Once counts of temperature, water vapor and ozone content could be made, technology pushed climate science in another way, Mack said. "The use of the new data revealed significant problems with the approach used by meteorologists interested in numerical forecasting. Scientists had underestimated the complexity of atmospheric patterns, and the weather forecasting models had mathematical weaknesses.
"In addition, the large-scale view of weather patterns provided by satellite images revealed significant phenomena that scientists had left out of their models entirely.”
Over time, scientists improved the accuracy of both the models and the data, but the question of how to include all of the possible impacts on climate change remains today, Edwards said. Increasingly, though, computer models have shown that human activity could influence climate change, and computer graphics make these changes visually understandable.
The public's perception of climate change has shifted, from the “can do” idea of climate control in the 1950s to a more recent concern that climate change could cause disasters.
In 1957, when scientists around the world teamed up to study the physics of the earth for the International Geophysical Year, atmospheric researcher Roger Revelle was concerned enough about carbon dioxide buildup to suggest a permanent monitoring station at the top of Mauna Loa, the extinct volcano on Hawaii. Edwards said that this station is still the source of probably the single undisputed fact in climate research - that is, that there has been a steady increase in the atmospheric concentration of carbon dioxide since 1957, and we have other means of knowing that it has been rising since the beginning of the Industrial Revolution.
Revelle said that the rise in carbon dioxide, caused mostly by increased burning of fossil fuels, was “a great geophysical experiment being conducted by the human race.” However, Edwards said, in the 1950s it was assumed that if global warming got troublesome, it could be solved with some technological “fix.” Even Revelle recommended nothing but more monitoring.
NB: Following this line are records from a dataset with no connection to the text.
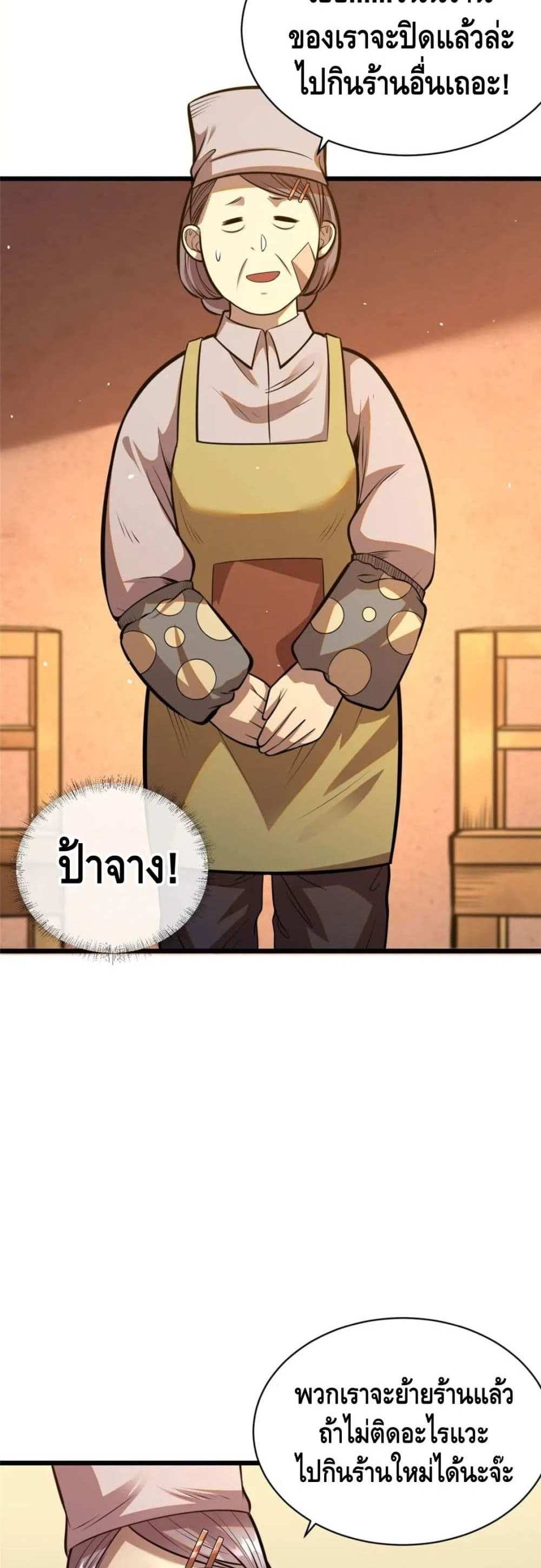 The Best Medical god in the city แปลไทย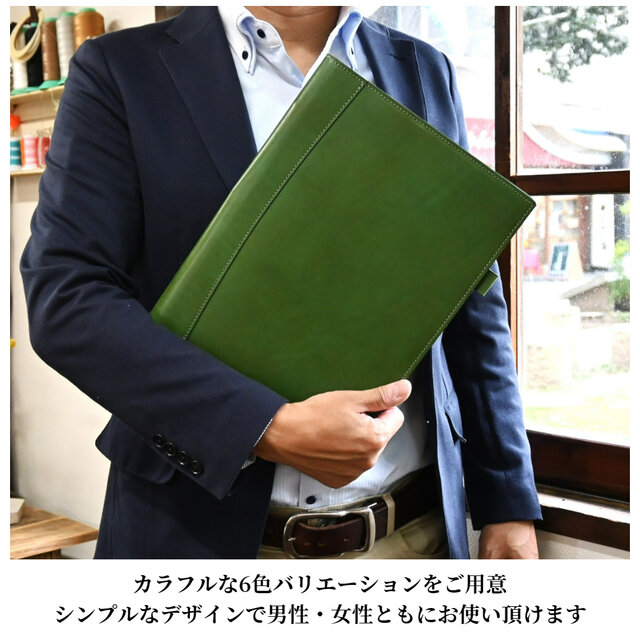 ルーズリーフ バインダー A4 30穴 本革 | iichi 日々の暮らしを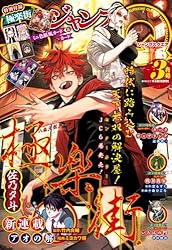ジャンプSQ. 2024年12月号 | ジャンプSQ.編集部 | マンガ雑誌 | Kindle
When environmental concerns emerged in the 1970s, the government response was to fund a Climate Impact Assessment Program that increases support for climate modeling. In the early 1980s, scientists, including astronomer Carl Sagan and climatologist Stephen Schneider, proposed the idea that smoke and fires from nuclear war would lead to years of “nuclear winter” - or at least to a less catastrophic, still serious "nuclear autumn."
In the 1980s, scientists also recorded the first proof that the earth's protective ozone layer is thinning.
“Note that these two metaphors - nuclear winter and the ozone hole - are significant in the debate, because they have overtones of danger and emergency, unlike the term 'greenhouse,' which has a kind of benign ring,” Edwards said.
Though debate still rages over the issue, public awareness has shifted to a concern that global climate might go drastically out of control. When the largest gathering of world leaders in history met in Rio de Janeiro in 1992 for the United Nations Conference on Environment and Development, the chief diplomatic document to emerge from the conference was an international treaty establishing a framework to prevent climate change. This month in Berlin, the signers of that treaty are meeting to hammer out the details of how nations will cut carbon dioxide emissions to keep the global greenhouse from getting hotter.